O resultado logo se fez ver. Extinguiu-se a chama inovadora do PT, sobrou o lulismo. Mas que é o lulismo? A que corpo de ideias aderem aqueles que abraçam o lulismo? Que valores prezam, que pretendem para o País, que programa ou filosofia de governo abraçam, que bandeiras desfraldam além do bolsa família (de cujo crescimento em número de beneficiados os governantes petistas se gabam, quando o lógico seria que se envergonhassem, pois esse número devia diminuir e não aumentar, se bolsa família realmente resolvesse alguma coisa) e de outras ações pontuais e quase de improviso?
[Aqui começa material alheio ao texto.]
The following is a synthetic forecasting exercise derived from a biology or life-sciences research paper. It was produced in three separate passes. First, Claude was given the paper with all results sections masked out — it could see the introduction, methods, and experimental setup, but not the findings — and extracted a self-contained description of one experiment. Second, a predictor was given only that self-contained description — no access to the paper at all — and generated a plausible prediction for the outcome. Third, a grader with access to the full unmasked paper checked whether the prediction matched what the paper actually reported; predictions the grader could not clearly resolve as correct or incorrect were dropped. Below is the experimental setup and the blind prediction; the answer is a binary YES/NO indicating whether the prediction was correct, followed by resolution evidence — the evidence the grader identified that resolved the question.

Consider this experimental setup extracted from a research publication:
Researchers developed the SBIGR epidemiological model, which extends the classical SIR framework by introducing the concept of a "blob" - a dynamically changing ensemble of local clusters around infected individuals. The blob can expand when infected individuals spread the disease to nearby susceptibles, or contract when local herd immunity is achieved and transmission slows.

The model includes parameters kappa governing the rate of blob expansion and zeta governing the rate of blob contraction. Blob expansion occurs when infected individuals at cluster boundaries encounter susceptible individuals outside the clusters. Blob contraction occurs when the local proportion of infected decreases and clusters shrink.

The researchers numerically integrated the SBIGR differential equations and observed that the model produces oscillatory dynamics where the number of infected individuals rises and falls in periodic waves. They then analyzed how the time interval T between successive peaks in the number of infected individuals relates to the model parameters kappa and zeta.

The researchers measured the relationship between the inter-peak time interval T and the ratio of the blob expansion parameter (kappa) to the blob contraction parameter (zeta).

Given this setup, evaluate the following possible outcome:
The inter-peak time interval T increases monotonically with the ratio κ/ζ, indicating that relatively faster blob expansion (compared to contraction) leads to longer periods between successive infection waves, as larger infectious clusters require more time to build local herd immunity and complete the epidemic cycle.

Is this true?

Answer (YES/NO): YES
É forçoso concluir que o lulismo não tem conteúdo, não é nada além do permanente empenho em manter o ex-presidente numa posição de poder e influência. O lulismo é Lula, o que ele fizer, o que quiser, o que preferir.
Isso não se sustenta, a não ser num regime totalitário ou de culto à personalidade semirreligioso. No momento em que o ex-presidente não for mais percebido como detentor de uma boa chave para posições de prestígio, seu abandono será crescente, pois nem mesmo implica renegar princípios ou ideais. Ele agora é político de um partido como qualquer outro e, se deixou alguma marca na vida política brasileira, esta terá sido, essencialmente, a tal "visão pragmática", que na verdade consiste em fazer praticamente qualquer negócio para se sustentar no poder e que ele levou a extremos, principalmente considerando as longínquas raízes éticas do PT. Para não falar nas consequências do mensalão, cujo desenrolar ainda pode revelar muitas surpresas.
O lulismo, não o hoje desfigurado petismo, tem reagido, é natural. Os muitos que ainda se beneficiam dele obviamente não querem abdicar do que conquistaram. Mas encontram dificuldades em admitir que sua motivação é essa, fica meio chato. E não vêm obtendo muito êxito em seus esforços, porque apoiar o lulismo significa não apoiar nada, a não ser o próprio Lula e seu projeto pessoal de continuar mandando e, juntamente com seu círculo de acólitos, fazendo o que estiver de acordo com esse projeto. Chegam mesmo à esquisita alegação de que há um golpe em andamento, como se alguém estivesse sugerindo a deposição da presidente Dilma. Que golpe? Um processo legítimo, conduzido dentro dos limites institucionais? Então foi golpe o impeachment de Collor e haverá golpe sempre que um governante for legitimamente cassado? Os alarmes de golpe, parecendo tirados de um jornal de 30 ou 40 anos atrás, são um pseudoargumento patético e até suspeito, mesmo porque o ex-presidente não está ocupando nenhum cargo público.
É triste sair do poder, como se infere da resistência renhida, obstinada e muitas vezes melancólica que seus ocupantes opõem a deixar de exercê-lo. O poder político não é conferido por resultados de pesquisas de popularidade; deve-se, em nosso caso presente, aos resultados de eleições. O lulismo talvez acredite possuir alguma substância, mas os acontecimentos terminarão por evidenciar o oposto dessa presunção voluntarista. Trata-se apenas de um homem - e de um homem cujas prioridades parecem encerrar-se nele mesmo. Mas sua saída de cena não deverá ser levada a cabo com resignação. Ele insistirá e talvez ainda o vejamos perder outra eleição em São Paulo. Não a do Haddad, que aparentemente já perdeu. Mas a dele mesmo, depois que o mundo der mais algumas voltas e ele quiser iniciar uma jornada de volta ao topo, com esse fito candidatando-se à Prefeitura de São Paulo.